══ Text shown

*This fact sheet is part of a series of materials on ecosystem services
available through the Ecological Society of America and the Union
of Concerned Scientists’ “Communicating Ecosystem Services Project.”
We All Need Water to Survive
Water Purification is one of the many services provided by ecosystems. Pollutants such as metals, viruses, oils, excess nutrients, and sediment are processed and filtered out as water moves through wetland areas, forests, and riparian zones. This purification process provides clean drinking water and water suitable for industrial uses, recreation, and wildlife habitat.
• Economic Benefits. The U.S. spends more than $2 billion annually for clean water initiatives. It is much easier to prevent pollution than to clean contaminated water. For example, rather than spend $8 billion on a water treatment facility in New York City, New York State opted to spend $1 billion to restore the watershed that provides the City’s drinking water.
• Health. Once in water, pathogens that are harmful to humans can be difficult to remove; but natural purification processes can often keep them from even reaching source water. Giardia, an intestinal parasite that is difficult to remove from drinking water sources, occurs in higher concentrations in water receiving urban pollution than water flowing through protected forested watersheds.
• Eutrophication Reduction. The excessive input of nutrients, eutrophication, is a major cause of fish kills. It accounts for about half of the damaged lake area and 60% of the damaged rivers in the United States.
• Recreation. More than half of all U.S. adults hunt, fish, bird watch, or photograph wildlife. U.S. fishing related expenditures alone totaled more than $37 billion in 1996. The U.S. Fish and Wildlife Service estimates that up to 43% of threatened and endangered species rely directly or indirectly on wetlands for their survival.
How Natural Water Purification Works
Water purification depends on filtration and absorption by soil particles and living organisms in the water and soil. Human activities that compact soil, contaminate the water or alter the composition of organisms, degrade the purification process and can accelerate movement of unfiltered water through the system and into our water supplies.

════
══ Information supplied

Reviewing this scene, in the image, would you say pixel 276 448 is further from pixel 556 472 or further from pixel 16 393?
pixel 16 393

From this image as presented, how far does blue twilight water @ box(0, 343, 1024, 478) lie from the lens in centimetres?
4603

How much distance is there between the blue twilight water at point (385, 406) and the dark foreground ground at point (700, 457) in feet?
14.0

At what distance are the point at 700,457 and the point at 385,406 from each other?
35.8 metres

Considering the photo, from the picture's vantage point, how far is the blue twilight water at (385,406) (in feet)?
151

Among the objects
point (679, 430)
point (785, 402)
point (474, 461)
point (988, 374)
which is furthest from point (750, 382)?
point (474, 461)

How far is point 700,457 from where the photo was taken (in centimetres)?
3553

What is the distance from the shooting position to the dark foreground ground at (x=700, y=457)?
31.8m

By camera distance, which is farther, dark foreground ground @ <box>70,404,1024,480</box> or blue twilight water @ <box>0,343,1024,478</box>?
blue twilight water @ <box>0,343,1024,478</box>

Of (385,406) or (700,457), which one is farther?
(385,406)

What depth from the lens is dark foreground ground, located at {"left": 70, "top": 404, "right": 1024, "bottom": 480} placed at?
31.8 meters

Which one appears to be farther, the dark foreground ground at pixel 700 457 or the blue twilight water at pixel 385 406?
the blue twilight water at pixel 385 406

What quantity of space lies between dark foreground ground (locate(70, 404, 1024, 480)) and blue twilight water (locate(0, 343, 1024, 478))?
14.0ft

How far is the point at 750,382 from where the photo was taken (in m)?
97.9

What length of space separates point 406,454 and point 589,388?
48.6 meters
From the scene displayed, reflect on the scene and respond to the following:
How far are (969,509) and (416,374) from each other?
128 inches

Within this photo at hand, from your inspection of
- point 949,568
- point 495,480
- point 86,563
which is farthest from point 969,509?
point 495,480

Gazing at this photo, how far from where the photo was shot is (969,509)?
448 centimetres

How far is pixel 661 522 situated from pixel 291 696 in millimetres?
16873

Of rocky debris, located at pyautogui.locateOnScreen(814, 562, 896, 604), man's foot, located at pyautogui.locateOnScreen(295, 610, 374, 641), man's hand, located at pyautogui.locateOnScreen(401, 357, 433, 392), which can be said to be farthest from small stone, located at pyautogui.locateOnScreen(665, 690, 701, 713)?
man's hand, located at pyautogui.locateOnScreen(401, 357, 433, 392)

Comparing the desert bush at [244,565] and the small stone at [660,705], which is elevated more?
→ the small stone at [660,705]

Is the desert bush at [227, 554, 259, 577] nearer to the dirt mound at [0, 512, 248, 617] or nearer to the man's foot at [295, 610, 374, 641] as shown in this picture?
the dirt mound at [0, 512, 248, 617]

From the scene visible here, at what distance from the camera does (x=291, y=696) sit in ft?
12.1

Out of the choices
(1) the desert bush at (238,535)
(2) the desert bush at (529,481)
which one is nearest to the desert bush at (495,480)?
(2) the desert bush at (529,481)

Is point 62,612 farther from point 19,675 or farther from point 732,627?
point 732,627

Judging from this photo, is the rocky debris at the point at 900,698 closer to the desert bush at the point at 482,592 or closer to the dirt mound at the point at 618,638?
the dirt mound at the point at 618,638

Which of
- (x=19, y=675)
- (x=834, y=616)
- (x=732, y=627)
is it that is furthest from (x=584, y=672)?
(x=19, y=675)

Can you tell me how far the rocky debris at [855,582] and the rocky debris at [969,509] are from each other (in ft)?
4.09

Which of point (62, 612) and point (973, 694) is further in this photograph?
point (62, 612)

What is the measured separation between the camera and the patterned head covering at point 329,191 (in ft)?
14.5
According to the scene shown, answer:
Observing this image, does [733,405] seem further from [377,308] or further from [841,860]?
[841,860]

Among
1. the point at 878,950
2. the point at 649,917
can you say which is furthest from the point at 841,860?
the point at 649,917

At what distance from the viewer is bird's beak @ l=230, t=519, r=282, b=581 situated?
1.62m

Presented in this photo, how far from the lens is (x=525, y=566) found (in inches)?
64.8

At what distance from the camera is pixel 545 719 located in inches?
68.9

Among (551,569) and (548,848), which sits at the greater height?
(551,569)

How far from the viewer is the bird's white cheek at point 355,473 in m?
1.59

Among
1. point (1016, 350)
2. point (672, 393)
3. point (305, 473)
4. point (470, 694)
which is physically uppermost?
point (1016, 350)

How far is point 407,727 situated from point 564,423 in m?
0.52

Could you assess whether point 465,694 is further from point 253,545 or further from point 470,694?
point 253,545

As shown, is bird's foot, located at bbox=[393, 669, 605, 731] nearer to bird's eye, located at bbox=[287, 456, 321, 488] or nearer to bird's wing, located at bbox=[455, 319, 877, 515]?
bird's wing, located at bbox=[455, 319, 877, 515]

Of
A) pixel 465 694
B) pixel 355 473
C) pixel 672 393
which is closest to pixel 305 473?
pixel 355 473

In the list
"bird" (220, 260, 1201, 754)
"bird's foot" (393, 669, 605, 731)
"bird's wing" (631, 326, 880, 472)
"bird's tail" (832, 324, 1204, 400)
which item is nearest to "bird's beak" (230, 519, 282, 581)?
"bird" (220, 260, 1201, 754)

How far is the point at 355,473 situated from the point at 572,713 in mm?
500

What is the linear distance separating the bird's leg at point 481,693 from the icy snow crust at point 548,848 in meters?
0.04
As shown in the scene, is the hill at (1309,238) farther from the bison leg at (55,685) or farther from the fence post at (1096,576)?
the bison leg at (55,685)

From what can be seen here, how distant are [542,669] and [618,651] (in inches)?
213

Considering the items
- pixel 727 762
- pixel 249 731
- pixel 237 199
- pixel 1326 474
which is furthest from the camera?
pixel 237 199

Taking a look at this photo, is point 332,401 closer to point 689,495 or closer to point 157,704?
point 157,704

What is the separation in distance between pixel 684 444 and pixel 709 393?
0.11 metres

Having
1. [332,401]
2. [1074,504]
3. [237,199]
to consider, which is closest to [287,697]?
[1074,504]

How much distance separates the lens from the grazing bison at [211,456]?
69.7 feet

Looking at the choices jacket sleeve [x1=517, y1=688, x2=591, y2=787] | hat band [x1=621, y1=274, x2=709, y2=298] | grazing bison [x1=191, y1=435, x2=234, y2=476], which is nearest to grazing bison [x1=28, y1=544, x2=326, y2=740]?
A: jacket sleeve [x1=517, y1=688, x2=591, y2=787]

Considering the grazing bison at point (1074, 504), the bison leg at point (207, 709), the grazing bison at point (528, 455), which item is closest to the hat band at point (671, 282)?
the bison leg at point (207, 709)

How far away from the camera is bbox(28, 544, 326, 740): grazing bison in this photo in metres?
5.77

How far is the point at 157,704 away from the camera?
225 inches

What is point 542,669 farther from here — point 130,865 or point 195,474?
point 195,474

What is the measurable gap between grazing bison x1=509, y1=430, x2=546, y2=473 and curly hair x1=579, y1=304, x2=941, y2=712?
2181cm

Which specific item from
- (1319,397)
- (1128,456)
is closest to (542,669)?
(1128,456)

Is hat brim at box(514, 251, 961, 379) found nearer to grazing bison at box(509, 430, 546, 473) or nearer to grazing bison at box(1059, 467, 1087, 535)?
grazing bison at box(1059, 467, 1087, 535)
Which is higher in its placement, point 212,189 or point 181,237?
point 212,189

════

* _Questions_:
1. In the water purification fact sheet, how much did New York State spend to restore the watershed that supplies New York City's drinking water?
2. Edit the water purification fact sheet from "We All Need" up to and including "and wildlife habitat.", replacing "wetland areas" with "marshes".
3. Resume the water purification fact sheet after its final sentence and keep writing it.

* _Task-by-task answers_:
1. $1 billion

2.
We All Need Water to Survive
Water Purification is one of the many services provided by ecosystems. Pollutants such as metals, viruses, oils, excess nutrients, and sediment are processed and filtered out as water moves through marshes, forests, and riparian zones. This purification process provides clean drinking water and water suitable for industrial uses, recreation, and wildlife habitat.

3.
• Wetlands. Wetlands can remove 20 to 60% of metals in the water, trap and retain 80 to 90% of sediment from runoff and eliminate 70 to 90% of entering nitrogen. Many types of plants are specially adapted to different kinds of wetlands, and a large percentage of the nation’s imperiled plants and animals depend on wetlands for at least part of their life cycle.
• Riparian Forests. Riparian (stream side) forests act as “living filters” that intercept and absorb sediments, and store and transform excess nutrients and pollutants carried in runoff from adjacent lands. They can reduce the nitrogen concentration in water runoff and flood- water by up to 90%, and can reduce phosphorous by as much as 50%.
• Microorganisms. Microorganisms are the natural chemical engineers of the ecosystem. Bacteria and other organisms utilize or break down nutrients, metals, and other chemical contaminants in the water.
• Constructed Wetlands. Constructed wetlands mimic some of the filtration power of natural systems. They can be cost efficient for small communities but cannot replace natural wetlands, and may not provide the many other wetland services (such as flood control and fish and wildlife habitat).
Water is the most critical resource issue of our lifetime and our children’s lifetime. The health of our waters is the principal measure of how we live on the land. — LUNA LEOPOLD
What Obstructs Natural Water Purification?
• Paved Roads. Paved parking lots, roads, and highways can funnel contaminated water into lakes, streams, rivers, and coastal waters. They accelerate run-off— increasing the threat of flooding. Urban development and sprawl are constant threats to natural wetlands and for- est ecosystems. In 1997, there were 3.9 million miles of paved public roads in the United States.
• Altered Waterways. When water is diverted for agricultural, industrial, or navigational use, natural aquatic systems may not have enough water for effective purification. In the last 100 years, the world’s fresh- water waterways altered for navigation purposes have increased more than 50 times.
• Loss of Riparian Areas. The removal of riparian forests for stream side agriculture or impervious surfaces such as roads and parking lots reduces rivers’ and streams’ natural ability to cleanse themselves.
• Invasive Species. The introduction of exotic species of plants and animals can eliminate native species and alter an aquatic system’s productive capabilities and its ability to cycle nutrients. Florida alone spends an annual $7 million to combat invasive aquatic weeds.
• Nitrogen Pollution. Excess nitrogen can result in acidification, changes in plant and animal life and loss of biodiversity, decrease in soil fertility, and conversion of nitrogen into forms that can lead to greenhouse gases and smog.
What You Can Do
The key to maintaining the services of water purification is to protect and restore the ecosystems that provide these services.
• Avoid over fertilizing your lawn and over treating with pesticides.
• Do not pour pesticides, oil, fertilizers, and other toxic wastes in sewers or drains.
• Support parks and other natural areas.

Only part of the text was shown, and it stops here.